Иван сделал паузу, а затем продолжил:
— Но почему?
В груди кольнуло так, что у меня перехватило дыхание.
Что причинило мне боль. Не сильно, но достаточно, чтобы я почувствовала. Не важно, насколько редко это случалось, ощущение всегда было одним и тем же.
Так что я определенно не смотрела на своего партнера, с которым проводила дни напролёт, когда ответила:
— Потому что люблю их всех одинаково.
Однако засранец не сдавался.
— Почему?
— Что значит «почему»? Я просто люблю их и все, — сказала я, продолжая избегать зрительного контакта и пытаясь сделать вид, будто изучаю крошечное лицо в своих руках.
Дело в том, что спортсмены, да и люди в целом, которые жаждали побеждать везде и всегда, не знали значения слова «сдаться»... Смириться. Эта концепция им была чужда. Так с чего я решила, что человек, который, по-видимому, был еще более жалким неудачником, чем самый огромный лузер на планете (я), не станет зацикливаться на чем-то, что и так уже ясно. И это было выше моего понимания.
Поэтому не стоило удивляться, когда парень продолжил задавать один и тот же вопрос, на который я абсолютно не хотела отвечать.
— Так почему, Жасмин? — Иван сделал паузу, давая словам отложиться в моем сознании. — По какой причине ты любишь их всех одинаково?
Мне была ненавистна ложь, потому что как только ты решался солгать, враньё начинало съедать тебя изнутри, приходилось постоянно помнить об обмане и контролировать свои слова… Зная, что рано или поздно твоя ложь причинит кому-то боль.
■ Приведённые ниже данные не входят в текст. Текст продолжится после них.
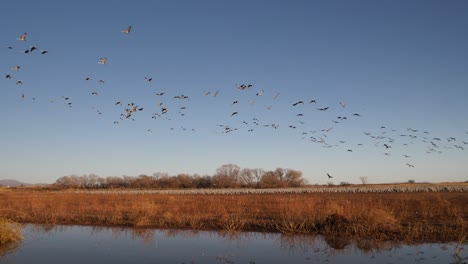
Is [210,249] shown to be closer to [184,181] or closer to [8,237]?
[8,237]

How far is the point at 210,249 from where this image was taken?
14.9 m

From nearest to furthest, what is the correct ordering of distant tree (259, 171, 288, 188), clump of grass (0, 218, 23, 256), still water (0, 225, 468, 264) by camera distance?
still water (0, 225, 468, 264) < clump of grass (0, 218, 23, 256) < distant tree (259, 171, 288, 188)

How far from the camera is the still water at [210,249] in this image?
13113 mm

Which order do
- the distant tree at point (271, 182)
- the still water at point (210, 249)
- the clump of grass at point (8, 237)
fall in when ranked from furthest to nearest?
the distant tree at point (271, 182), the clump of grass at point (8, 237), the still water at point (210, 249)

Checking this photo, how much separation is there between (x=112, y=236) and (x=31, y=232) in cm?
451

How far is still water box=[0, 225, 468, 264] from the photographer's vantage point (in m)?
13.1

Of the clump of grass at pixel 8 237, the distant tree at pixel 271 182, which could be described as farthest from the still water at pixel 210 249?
the distant tree at pixel 271 182

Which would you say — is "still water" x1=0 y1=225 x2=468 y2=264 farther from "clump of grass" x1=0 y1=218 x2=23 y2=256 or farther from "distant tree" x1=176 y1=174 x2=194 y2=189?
"distant tree" x1=176 y1=174 x2=194 y2=189

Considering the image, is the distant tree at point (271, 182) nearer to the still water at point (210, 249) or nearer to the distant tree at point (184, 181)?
the distant tree at point (184, 181)

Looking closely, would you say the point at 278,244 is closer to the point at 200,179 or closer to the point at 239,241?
the point at 239,241

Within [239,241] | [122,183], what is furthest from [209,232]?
[122,183]

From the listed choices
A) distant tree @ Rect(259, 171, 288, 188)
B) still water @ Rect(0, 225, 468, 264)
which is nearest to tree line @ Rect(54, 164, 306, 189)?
distant tree @ Rect(259, 171, 288, 188)

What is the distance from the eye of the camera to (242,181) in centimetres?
12838

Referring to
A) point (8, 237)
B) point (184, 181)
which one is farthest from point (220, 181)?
point (8, 237)
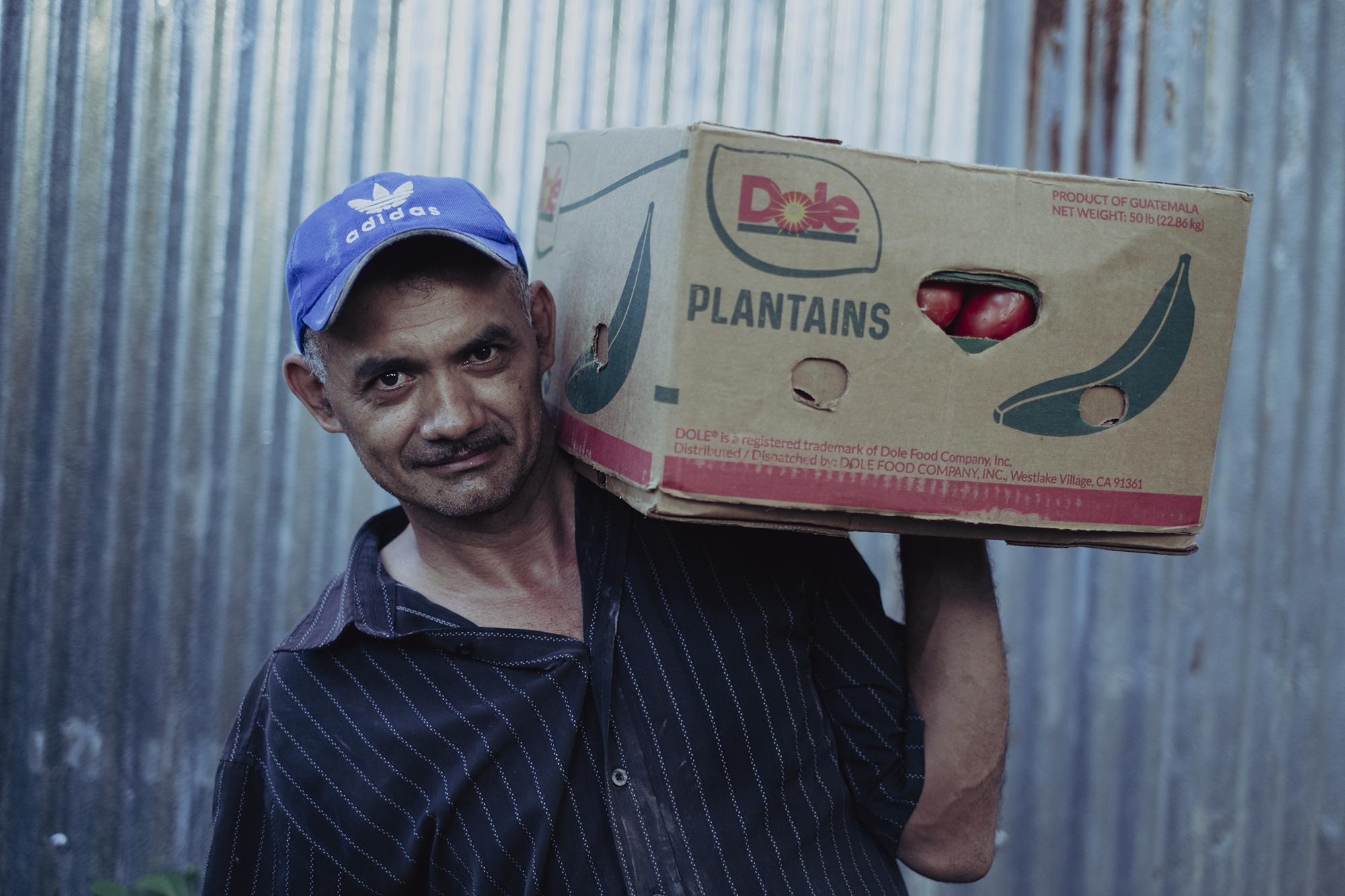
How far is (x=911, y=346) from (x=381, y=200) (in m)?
0.72

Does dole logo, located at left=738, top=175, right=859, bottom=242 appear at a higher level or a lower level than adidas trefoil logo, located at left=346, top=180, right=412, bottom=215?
lower

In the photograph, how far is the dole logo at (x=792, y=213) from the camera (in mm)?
1010

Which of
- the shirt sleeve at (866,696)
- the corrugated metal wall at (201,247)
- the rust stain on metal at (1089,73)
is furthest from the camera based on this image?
the rust stain on metal at (1089,73)

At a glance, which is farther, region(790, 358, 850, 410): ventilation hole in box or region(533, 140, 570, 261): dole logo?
region(533, 140, 570, 261): dole logo

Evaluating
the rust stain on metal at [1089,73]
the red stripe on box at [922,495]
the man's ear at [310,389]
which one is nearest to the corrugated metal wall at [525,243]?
the rust stain on metal at [1089,73]

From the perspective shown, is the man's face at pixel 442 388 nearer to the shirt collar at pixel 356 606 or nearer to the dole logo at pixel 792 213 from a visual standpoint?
the shirt collar at pixel 356 606

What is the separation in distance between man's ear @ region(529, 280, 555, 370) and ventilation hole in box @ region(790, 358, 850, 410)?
20.3 inches

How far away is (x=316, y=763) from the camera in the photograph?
1374mm

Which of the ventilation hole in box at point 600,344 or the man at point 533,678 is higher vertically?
the ventilation hole in box at point 600,344

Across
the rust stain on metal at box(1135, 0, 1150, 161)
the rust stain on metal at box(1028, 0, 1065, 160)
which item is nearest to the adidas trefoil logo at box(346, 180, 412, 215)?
the rust stain on metal at box(1028, 0, 1065, 160)

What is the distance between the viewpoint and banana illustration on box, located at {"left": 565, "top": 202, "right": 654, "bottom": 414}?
1.11m

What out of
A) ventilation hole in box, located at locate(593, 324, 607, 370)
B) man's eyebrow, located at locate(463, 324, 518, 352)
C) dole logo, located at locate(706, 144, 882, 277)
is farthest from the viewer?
man's eyebrow, located at locate(463, 324, 518, 352)

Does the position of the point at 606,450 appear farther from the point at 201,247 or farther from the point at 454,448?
the point at 201,247

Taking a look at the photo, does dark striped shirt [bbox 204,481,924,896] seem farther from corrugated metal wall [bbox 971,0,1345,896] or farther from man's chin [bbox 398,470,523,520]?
corrugated metal wall [bbox 971,0,1345,896]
Возможно, я была тряпкой, но все же рискнула сказать Ивану правду.
— Потому что в каждом из них есть и хорошее, и плохое. Я не пытаюсь использовать их недостатки против них самих, — объяснила я ему вынужденно, сама того не желая. Определенно не желая. Чем так плоха была правда, кроме того, что из-за неё у меня внутри все ужасно болело.
Я посмотрела на Ивана, прежде чем продолжить, потому что не хотела, чтобы он подумал, будто я смущена. Мне не хотелось, чтобы мои слова казались чем-то важным. В противном случае, он воспринял бы все именно так, а я определенно этого не желала. Поэтому продолжила.
— Мне хочется, чтобы моя семья знала, что я люблю их такими, какие они есть. И не желаю, чтобы кто-то из них чувствовал себя плохо, думая, что моя симпатия принадлежит кому-то одному.
Ну вот, я призналась. Теперь уже нельзя было забрать свои слова.
Они повисли в воздухе, витая между мной и Иваном.
Но он ничего не сказал.
Мой напарник не произнёс ни слова, пока стоял весь такой высокий и совершенный, глядя на меня своими голубыми глазами так долго, что мне захотелось поежиться. Однако Луков точно был последним человеком в мире, перед которым я бы это сделала, и не важно друзья мы или нет. Парень и так уже видел меня не в лучшем состоянии. Ему не стоило знать, что со мной делают разговоры о любимчиках.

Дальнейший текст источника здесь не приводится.